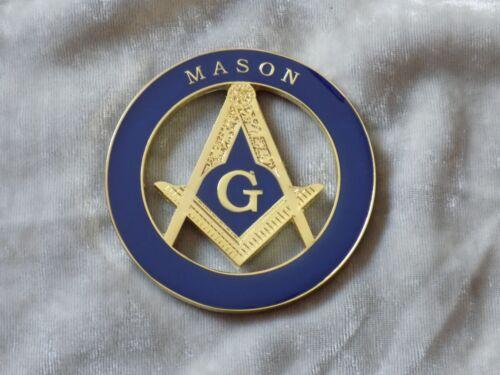 "Masonic 3"" Car Emblem Master Mason Square Compass Fraternity Metal NEW!"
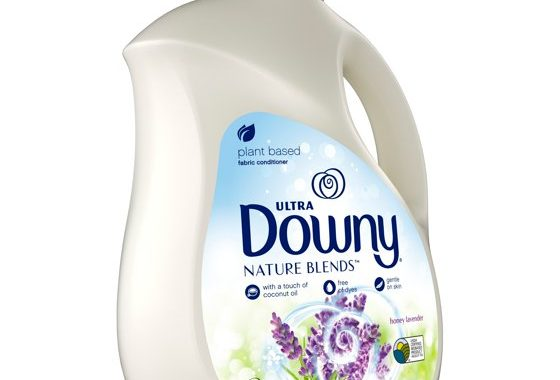 Save $1.00 off (1) Downy Nature Blends Fabric Conditioner Coupon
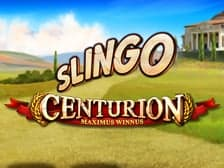 Play online slingo games like Centurion Slingo at Aspers.com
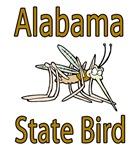 Alabama State Bird Shop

### [Task prompt]
Omitting all images, print the listing exactly.

### [Output]
 "Masonic 3"" Car Emblem Master Mason Square Compass Fraternity Metal NEW!"
 Save $1.00 off (1) Downy Nature Blends Fabric Conditioner Coupon
 Play online slingo games like Centurion Slingo at Aspers.com
 Alabama State Bird Shop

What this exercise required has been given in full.